Niya has followed her son’s journey from day one as his top fan, but she sometimes struggles with blocking out the sight of him being injured while he’s in action.
“It’s a scary situation,” she said. “Every time he goes up for a layup or goes up for a dunk, it’s scary. Point blank.”
As a coach and a former player, Cedrick understands that injuries are part of the game and looked at the silver lining that came with Jordan’s injuries.
“They’re four different breaks, but the good thing about the breaks is they were early in his age,” Cedrick said. “When you’re that young, your bones are a little fragile. When you play a certain way of basketball, you’re going to get some injuries. Thank God it wasn’t anything that was career-threatening.”
While the injuries could easily be seen as setbacks and obstacles that could’ve deterred Jordan from returning to the court, it’s the furthest thing from his mind.
“My dad told me not to have flashbacks, but I had flashbacks of when I went up and got knocked out of the air,” Jordan said. “But he told me don’t think bad about stuff when you play because it’ll affect you in the long run. So I just block everything out and play. It just helps me. I just don’t think about most of that stuff when I play.”
Jordan returned as a sophomore and averaged 14 points per game to help the Bruins reach the playoffs last year. Now, he looks to help O-W build on last season and Thomas believes he can. However, to do that, Jordan will have to help lead the way for his team.
“It’s the mental aspect,” O-W head boys' varsity basketball coach Willie Thomas said. “He’s got to get that to the level of his physical ability right now and I think that’s what’s holding him back. He’s afraid to lead the team because the expectations become a bit higher for him and I don’t think he wants to let anybody down. He’s not willing to accept that challenge yet and I just spoke to him about that. If you are the guy, then you’ve got to lead. You do that by setting the example -- always going hard and getting on them when they’re not going hard. That’s pretty much what it’s going to take for him.”

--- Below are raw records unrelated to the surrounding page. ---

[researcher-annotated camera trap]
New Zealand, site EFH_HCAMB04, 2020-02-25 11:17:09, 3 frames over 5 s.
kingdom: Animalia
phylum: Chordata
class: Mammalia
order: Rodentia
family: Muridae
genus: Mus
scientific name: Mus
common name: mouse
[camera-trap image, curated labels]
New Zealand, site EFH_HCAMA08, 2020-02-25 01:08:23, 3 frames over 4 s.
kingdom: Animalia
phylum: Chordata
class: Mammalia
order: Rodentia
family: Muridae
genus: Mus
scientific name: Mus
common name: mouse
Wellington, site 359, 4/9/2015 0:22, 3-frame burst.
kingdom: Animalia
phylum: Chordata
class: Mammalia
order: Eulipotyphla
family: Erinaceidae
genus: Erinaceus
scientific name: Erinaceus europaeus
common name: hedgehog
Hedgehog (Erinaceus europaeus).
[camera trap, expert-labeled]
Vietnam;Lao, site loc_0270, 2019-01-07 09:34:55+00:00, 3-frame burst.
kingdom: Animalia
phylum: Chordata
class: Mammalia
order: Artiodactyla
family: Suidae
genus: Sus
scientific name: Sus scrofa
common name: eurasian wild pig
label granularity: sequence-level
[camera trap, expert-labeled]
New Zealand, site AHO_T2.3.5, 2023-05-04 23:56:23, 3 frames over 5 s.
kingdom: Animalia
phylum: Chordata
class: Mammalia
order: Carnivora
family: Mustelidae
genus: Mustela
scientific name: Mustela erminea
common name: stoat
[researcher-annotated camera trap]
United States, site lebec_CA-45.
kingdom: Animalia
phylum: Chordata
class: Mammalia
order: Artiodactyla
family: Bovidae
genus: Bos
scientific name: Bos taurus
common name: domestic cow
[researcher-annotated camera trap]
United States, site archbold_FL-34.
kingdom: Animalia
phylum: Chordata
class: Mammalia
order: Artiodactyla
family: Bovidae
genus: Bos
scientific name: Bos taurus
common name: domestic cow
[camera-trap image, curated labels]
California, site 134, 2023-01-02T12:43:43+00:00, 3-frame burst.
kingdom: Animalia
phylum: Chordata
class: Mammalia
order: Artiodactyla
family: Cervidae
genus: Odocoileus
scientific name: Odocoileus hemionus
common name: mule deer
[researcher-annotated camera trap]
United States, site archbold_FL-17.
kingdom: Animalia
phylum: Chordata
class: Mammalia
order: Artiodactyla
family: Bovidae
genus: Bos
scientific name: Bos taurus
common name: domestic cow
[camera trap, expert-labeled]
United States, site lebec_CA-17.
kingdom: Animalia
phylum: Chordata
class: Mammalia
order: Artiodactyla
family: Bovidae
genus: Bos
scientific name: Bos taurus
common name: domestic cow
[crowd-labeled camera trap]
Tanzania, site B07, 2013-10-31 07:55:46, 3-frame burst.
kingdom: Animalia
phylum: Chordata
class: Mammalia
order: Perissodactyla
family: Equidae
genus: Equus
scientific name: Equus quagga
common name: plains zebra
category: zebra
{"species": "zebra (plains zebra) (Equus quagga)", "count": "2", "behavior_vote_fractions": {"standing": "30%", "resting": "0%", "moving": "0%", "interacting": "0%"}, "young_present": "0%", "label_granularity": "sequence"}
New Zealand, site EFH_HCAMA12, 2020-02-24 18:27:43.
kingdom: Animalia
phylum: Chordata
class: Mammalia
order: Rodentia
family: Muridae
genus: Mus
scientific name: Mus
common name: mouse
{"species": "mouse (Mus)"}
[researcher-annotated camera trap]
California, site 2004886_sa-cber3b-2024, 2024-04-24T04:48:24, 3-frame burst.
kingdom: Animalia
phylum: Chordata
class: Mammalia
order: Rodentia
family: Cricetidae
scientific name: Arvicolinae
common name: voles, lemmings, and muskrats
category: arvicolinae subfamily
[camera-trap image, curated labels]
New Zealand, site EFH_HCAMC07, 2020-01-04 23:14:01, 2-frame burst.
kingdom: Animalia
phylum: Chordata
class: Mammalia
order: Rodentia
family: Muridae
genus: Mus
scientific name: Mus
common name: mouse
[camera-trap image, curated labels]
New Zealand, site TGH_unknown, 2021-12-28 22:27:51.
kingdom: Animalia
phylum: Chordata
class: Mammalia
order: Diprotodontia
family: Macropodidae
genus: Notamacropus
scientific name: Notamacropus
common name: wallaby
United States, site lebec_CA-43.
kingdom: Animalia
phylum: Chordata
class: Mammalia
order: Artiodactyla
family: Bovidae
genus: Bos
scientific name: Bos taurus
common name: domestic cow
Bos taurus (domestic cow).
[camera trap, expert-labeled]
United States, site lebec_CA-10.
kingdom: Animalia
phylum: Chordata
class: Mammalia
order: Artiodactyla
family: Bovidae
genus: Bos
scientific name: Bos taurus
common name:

As Jordan continues to work on his game, he hopes to add to the scholarship offers he’s received. So far, he has eight offers from programs including North Carolina A&T, South Carolina State, and Western Carolina, according to his father. These offers and the ones to come will give Jordan a chance to prove himself at the next level, but they also give him the opportunity to gain so much more.
“I want my baby to go to school for free,” Niya said. “Education first. That’s it. My biggest thing [for him ]is to go to school for free and, if basketball is a part of that, then that’s a plus. We always tell him education is first.”
Jordan said he works out daily to sharpen his skills and it’s his parents' hope that he’ll make the most of their investment in him.
“The best investment you’re going to have is in your kids. I’ll tell any parent that,” Cedrick said. “The best investment is in your kids because you get the return on the back end. So we invest our time. His little sister hates basketball, but she still goes to the games. My oldest son works, but he’ll drive up for that day and he’ll go back. His godfather does a lot. Everybody invests in Jordan because we believe in him.”
Jordan understands the sacrifices his family has made in order to put him in a better position. Now, he’s ready to work to reach his goals and make his family proud.
“I’m ready,” Jordan said. “I don’t really have the words to say about it, but I’m ready. It’s time. I’m ready.”